» **Requirements**:
Write out the records below without any changes, from the line containing "Of these objects" down to the end of the records, including both ends.

## begin Information supplied

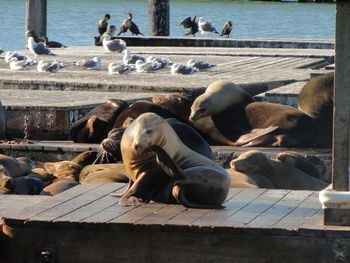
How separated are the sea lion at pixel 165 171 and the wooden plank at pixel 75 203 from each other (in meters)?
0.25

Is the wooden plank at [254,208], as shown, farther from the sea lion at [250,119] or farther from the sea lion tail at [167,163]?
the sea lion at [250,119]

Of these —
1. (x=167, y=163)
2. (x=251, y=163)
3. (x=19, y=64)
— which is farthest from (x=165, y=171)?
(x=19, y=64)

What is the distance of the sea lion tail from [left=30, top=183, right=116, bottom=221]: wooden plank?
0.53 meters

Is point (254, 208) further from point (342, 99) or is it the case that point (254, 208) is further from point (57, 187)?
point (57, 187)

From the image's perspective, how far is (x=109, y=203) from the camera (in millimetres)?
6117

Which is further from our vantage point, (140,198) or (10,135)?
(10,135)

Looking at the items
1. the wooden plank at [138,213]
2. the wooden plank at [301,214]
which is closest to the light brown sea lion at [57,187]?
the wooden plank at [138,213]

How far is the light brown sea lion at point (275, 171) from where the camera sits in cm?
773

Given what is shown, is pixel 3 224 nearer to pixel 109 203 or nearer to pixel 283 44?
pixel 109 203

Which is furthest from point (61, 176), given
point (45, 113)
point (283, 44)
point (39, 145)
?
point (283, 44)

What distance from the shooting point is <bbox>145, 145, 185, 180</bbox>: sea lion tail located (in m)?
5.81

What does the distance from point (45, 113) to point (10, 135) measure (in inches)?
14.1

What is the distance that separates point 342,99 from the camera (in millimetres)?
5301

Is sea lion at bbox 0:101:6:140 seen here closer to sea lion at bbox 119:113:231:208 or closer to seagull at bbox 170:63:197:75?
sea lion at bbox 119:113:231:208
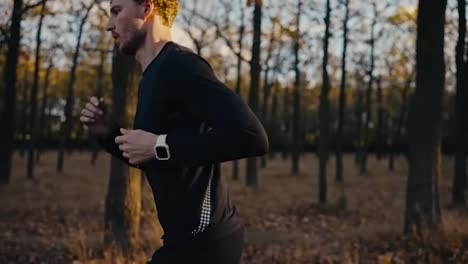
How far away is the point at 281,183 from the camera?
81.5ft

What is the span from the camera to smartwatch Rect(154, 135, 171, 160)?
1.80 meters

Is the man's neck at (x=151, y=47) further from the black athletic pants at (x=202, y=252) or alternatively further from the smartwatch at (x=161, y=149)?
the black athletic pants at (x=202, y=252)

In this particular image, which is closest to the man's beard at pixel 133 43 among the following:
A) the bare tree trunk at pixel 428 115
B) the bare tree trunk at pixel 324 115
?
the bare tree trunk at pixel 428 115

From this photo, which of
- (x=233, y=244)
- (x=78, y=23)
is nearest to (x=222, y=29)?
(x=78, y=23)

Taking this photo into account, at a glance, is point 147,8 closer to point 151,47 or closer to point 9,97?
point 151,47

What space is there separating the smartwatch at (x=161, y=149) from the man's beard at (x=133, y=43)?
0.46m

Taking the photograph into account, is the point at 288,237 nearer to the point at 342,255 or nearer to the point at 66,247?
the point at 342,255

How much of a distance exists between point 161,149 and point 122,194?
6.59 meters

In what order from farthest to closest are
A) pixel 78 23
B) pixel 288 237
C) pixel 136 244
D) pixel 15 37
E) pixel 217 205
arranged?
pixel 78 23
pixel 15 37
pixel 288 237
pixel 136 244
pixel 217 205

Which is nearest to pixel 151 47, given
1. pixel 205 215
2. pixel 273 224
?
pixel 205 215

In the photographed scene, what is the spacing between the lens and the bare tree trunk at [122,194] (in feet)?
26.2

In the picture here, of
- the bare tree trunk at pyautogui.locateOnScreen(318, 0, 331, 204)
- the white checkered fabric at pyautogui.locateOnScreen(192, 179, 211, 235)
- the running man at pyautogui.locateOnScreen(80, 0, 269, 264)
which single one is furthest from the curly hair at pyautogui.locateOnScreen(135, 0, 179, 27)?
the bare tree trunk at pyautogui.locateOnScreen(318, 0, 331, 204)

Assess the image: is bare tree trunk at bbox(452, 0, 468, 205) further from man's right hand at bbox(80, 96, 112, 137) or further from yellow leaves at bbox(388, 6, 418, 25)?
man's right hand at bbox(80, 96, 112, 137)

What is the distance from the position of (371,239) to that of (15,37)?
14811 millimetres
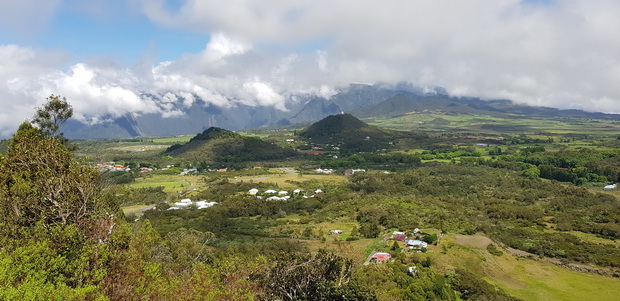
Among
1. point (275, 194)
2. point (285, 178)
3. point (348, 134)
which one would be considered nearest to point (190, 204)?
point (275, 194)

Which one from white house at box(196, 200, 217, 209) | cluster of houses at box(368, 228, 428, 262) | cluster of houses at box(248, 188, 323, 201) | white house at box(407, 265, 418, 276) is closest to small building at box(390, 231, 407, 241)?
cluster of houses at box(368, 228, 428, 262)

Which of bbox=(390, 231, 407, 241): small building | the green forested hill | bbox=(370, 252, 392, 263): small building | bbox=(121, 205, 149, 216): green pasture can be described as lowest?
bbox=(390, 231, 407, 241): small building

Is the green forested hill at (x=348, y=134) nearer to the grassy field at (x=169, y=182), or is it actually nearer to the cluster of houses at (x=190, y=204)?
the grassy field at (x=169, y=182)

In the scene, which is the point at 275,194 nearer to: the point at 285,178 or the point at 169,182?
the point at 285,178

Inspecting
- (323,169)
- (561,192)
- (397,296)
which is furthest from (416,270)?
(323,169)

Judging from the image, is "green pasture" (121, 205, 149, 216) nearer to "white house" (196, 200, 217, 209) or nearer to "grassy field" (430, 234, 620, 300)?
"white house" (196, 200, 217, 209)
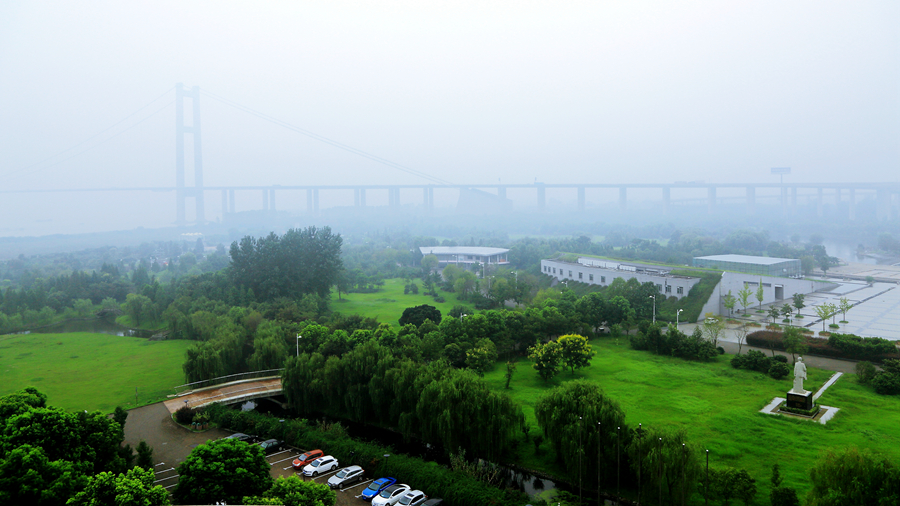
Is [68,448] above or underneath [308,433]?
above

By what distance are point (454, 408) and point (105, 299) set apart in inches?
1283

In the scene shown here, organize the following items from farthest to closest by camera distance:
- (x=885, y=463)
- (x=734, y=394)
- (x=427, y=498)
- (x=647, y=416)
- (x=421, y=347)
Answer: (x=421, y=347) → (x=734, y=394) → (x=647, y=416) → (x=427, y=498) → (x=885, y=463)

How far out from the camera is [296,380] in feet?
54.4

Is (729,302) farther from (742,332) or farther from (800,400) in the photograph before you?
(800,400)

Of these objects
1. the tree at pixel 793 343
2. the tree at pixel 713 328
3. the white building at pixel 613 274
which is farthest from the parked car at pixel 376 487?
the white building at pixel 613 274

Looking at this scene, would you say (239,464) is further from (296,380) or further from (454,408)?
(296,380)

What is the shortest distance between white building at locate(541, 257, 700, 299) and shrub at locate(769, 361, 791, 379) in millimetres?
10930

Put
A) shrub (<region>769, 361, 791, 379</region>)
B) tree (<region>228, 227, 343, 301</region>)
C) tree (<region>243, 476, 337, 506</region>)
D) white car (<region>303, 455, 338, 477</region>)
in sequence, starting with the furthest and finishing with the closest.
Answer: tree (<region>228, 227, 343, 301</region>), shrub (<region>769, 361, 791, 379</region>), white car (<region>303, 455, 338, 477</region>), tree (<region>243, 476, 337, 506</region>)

## end Information supplied

» **Solution to the exercise**:
Of these objects
1. the tree at pixel 793 343
2. the tree at pixel 713 328
3. the white building at pixel 613 274
which is farthest from the parked car at pixel 376 487?
the white building at pixel 613 274

Looking at this scene, would you say (239,464) is further from (296,380) or further from (454,408)?
(296,380)

What is the shortest distance between white building at locate(541, 257, 700, 299) and shrub at locate(769, 361, 791, 379) in millimetres?
10930

Put
A) shrub (<region>769, 361, 791, 379</region>)
B) tree (<region>228, 227, 343, 301</region>)
C) tree (<region>243, 476, 337, 506</region>)
D) white car (<region>303, 455, 338, 477</region>)
in sequence, starting with the furthest and finishing with the closest.
Answer: tree (<region>228, 227, 343, 301</region>), shrub (<region>769, 361, 791, 379</region>), white car (<region>303, 455, 338, 477</region>), tree (<region>243, 476, 337, 506</region>)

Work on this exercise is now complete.